→ SELECTED EXTRACT
★ ★ ★ ★

With just over a week to go until the deadline for 2020 submissions (Sunday 31 January and NOT A SECOND LATER, you hear us?) design projects from all over Ireland and from Irish designers overseas are beginning to come in thick and fast. Hitting a stumbling block with your own submission? Here are some of our Frequently Asked Questions that might help you out...
Am I eligible to submit?
If you are a designer, of any nationality, living and working in Ireland, or an Irish designer living and working anywhere else in the world and you're working in the broad field of communication design, you are eligible to submit. If you are a student you might be eligible to submit, but that depends on the work in question. More on that below...
Is my work eligible?
If you answered yes to one of the above and you have published professional work between 1 January and 31 December 2020 that can be considered as communication design (that's graphic, print, digital, branding, identity, motion, insert subcategory here...), then yes, send it this way.
I made the work in 2020 but the client didn't publish it until 2021: can I submit that?
If the work wasn't made public in 2020, hold onto it until next year's round of submissions.
I missed a previous year's call for entries: can I submit old work?
While you can't submit work for consideration for an already published Archive Selection, premium designers and workplaces can submit old (legacy) projects to be assessed by our Professional Panel. Legacy projects approved by the panel will then be visible in Projects and on your profile. Might be handy.
Is student work eligible?
Work made for a college brief and assessed is not eligible for entry to the 100 Archive. So if you got a mark for it, we're afraid we won't accept it. However, there are a few scenarios where a student can submit work they've made. One is a college brief for a public or commercial client which was NOT assessed or marked. Another example is work which you developed during your time in college which you then published or made commercially available subsequent to your studies, such as a typeface you designed in college which you put on sale afterwards. The last example is where you might happen to be a student but you're also working commercially or making work purely for public consumption alongside your studies. So that work you did for a client or a mate made public in 2020 is fair game.
How do I submit? Do I email it to you or what?
Submissions can only be made through this site. You need to join the site and when you're signed into your account, navigate to 'Projects' and hit the 'Submit to the 2020 Archive' button. Once you've drafted a submission, you'll be prompted to buy a subscription or a one-time submission credit. Most submitters will buy either a premium designer subscription (€120 to submit loads of projects) or credits (€30 per project) in order to make submissions. If you're in a studio with a lot to submit and you want to share the load among a number of designers, grab a premium workplace subscription for €360.
What do I need to provide in a submission?
To submit a project you need to supply max. six images or gifs, a video link if relevant (more info on your visuals below), a URL ONLY if the project is or contains a website and a short description of the who, what, when, how and why of the project. Make sure your description tells us how the project came about and your approach to creating it. Make sure we can tell, aside from what the project looks like in your visuals, what's smart, novel, inventive etc about your work. Did it fulfill the brief and does the client love it? Is it particularly relevant to where we are in 2020? Is it unique, and if so, how? Ensure all those involved are happy for you to submit the work and credit all those involved in the appropriate fields: fellow designers, other collaborators and suppliers and the client.

★ ★ ★ ★

→ WRITTEN PROBLEM A
Rewrite everything in the submission FAQ from "I missed a previous" down to "Might be handy.", putting "Review Panel" in place of "Professional Panel".
The submission FAQ and the rows have no connection to each other.

★ ★ ★ ★

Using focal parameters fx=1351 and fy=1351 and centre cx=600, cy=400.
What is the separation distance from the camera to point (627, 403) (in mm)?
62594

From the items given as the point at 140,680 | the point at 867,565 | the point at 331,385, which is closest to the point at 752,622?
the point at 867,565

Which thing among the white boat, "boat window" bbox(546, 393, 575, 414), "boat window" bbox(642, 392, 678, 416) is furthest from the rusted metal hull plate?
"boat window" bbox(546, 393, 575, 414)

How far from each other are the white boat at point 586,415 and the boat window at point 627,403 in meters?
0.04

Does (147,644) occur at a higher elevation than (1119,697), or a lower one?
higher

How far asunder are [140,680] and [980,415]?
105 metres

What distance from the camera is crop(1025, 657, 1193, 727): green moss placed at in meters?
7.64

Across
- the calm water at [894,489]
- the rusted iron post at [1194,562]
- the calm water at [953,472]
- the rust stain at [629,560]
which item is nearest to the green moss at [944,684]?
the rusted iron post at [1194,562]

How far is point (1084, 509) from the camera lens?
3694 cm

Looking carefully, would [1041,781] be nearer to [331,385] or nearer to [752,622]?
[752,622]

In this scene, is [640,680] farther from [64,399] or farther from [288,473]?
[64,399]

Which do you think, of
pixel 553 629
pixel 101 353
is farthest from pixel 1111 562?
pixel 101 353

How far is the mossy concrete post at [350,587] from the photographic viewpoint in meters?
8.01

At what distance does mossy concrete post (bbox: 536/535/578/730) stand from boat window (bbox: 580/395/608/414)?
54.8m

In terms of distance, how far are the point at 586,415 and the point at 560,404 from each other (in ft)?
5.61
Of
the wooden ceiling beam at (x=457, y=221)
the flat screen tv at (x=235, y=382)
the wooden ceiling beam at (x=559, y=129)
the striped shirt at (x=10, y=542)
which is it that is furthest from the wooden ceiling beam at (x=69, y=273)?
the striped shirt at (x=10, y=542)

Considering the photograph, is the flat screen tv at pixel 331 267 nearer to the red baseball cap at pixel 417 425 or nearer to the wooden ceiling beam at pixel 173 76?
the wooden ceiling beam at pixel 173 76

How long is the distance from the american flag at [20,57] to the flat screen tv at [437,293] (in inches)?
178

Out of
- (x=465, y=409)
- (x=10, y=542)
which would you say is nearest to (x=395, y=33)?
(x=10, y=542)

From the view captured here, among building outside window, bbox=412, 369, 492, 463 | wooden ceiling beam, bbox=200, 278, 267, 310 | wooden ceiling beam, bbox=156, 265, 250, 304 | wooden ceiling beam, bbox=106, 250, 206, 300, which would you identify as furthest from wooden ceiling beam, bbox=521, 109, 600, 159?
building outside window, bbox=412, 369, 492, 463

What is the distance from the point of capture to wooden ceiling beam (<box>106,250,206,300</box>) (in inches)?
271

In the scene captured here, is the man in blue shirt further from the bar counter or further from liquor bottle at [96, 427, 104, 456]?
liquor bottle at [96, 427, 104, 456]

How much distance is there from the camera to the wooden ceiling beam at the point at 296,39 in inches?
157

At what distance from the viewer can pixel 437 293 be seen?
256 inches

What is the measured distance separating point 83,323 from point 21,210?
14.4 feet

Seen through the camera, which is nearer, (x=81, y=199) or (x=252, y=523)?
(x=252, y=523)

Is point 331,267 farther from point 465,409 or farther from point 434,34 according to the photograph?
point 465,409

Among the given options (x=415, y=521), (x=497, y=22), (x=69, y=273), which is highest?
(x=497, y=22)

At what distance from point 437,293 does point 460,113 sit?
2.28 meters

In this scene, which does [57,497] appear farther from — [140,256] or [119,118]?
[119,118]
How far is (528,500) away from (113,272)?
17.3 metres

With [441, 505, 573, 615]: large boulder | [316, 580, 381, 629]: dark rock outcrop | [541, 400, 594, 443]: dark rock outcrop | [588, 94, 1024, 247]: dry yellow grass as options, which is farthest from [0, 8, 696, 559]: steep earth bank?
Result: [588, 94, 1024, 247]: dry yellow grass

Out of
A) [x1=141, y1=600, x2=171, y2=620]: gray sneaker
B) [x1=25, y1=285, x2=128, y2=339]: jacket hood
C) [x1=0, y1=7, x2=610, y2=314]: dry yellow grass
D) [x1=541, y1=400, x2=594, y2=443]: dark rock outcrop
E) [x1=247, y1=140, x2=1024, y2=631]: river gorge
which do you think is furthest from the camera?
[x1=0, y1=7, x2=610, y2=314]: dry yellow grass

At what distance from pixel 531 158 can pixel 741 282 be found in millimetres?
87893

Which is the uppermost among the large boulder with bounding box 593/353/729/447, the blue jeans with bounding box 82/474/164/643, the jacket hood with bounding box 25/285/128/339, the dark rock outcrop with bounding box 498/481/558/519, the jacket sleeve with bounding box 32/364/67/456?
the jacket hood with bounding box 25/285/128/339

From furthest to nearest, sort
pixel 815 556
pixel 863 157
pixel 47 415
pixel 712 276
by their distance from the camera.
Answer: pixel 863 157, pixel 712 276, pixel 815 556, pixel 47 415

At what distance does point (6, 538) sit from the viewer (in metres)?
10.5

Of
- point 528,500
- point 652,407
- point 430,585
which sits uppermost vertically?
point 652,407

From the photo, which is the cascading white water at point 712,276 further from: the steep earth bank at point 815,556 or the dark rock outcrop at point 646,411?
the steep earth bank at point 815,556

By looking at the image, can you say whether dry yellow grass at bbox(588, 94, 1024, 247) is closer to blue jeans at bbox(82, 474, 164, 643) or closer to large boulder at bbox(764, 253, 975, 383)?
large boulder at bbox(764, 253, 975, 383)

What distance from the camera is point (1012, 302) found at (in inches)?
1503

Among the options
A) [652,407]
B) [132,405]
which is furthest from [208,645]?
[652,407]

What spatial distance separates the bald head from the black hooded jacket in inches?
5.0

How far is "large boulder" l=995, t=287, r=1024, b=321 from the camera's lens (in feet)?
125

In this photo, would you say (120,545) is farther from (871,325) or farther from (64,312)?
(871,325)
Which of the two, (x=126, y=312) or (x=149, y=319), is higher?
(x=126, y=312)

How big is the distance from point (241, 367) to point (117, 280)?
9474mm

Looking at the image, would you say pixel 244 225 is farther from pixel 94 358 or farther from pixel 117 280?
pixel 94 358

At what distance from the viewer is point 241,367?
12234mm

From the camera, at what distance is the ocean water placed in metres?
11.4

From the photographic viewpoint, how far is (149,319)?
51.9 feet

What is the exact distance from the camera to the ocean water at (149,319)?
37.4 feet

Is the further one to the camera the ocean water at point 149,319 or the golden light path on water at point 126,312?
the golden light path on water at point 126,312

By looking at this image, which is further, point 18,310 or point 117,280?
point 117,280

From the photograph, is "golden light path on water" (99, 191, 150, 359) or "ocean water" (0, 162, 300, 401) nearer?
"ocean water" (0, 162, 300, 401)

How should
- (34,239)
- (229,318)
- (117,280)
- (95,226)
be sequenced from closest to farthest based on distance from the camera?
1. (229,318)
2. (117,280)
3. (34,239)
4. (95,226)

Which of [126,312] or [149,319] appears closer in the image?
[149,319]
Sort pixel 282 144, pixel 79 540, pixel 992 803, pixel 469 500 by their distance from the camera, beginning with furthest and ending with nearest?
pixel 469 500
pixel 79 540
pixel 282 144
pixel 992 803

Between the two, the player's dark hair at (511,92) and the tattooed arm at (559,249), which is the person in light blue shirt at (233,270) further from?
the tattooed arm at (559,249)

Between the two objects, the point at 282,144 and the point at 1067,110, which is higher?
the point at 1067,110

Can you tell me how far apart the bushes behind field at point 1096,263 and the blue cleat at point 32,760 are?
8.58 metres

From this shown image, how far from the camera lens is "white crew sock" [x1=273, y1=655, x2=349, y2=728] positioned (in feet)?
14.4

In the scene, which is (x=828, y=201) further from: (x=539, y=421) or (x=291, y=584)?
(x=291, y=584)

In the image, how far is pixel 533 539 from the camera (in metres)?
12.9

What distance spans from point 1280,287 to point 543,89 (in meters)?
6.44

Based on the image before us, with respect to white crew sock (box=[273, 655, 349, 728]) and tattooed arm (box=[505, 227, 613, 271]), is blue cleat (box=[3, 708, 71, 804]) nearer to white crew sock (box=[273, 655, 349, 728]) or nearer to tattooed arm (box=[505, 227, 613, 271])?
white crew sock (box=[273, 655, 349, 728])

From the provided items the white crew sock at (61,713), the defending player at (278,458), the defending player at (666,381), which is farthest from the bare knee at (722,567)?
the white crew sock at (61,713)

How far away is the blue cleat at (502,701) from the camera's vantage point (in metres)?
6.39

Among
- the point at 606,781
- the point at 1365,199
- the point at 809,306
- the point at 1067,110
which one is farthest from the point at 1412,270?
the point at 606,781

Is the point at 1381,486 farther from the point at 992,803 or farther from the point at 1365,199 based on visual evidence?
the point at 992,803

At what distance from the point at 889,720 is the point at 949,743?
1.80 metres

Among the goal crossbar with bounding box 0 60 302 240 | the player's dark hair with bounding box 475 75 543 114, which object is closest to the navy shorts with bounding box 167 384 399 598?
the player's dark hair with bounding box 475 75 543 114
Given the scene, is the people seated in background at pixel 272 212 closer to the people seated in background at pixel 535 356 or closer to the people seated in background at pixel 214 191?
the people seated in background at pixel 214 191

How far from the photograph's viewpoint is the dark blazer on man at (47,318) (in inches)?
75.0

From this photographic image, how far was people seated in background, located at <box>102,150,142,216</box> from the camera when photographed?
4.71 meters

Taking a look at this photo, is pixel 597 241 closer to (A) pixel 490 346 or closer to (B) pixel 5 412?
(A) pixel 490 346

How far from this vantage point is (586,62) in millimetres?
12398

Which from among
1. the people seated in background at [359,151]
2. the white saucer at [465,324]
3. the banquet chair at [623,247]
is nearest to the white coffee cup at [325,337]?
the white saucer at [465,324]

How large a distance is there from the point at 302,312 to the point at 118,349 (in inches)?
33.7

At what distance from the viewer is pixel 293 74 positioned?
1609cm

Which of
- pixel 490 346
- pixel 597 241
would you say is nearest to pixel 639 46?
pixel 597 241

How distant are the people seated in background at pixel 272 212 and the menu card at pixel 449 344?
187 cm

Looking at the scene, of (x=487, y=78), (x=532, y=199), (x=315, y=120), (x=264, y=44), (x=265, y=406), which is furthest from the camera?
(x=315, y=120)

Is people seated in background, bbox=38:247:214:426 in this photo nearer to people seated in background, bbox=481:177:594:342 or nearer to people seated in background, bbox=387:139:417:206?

★ ★ ★ ★

→ WRITTEN PROBLEM B
State how many lines of the rows contain the string "concrete". Give the number alone.

→ COMPLETE OUTPUT A
I missed a previous year's call for entries: can I submit old work?
While you can't submit work for consideration for an already published Archive Selection, premium designers and workplaces can submit old (legacy) projects to be assessed by our Review Panel. Legacy projects approved by the panel will then be visible in Projects and on your profile. Might be handy.

→ COMPLETE OUTPUT B
2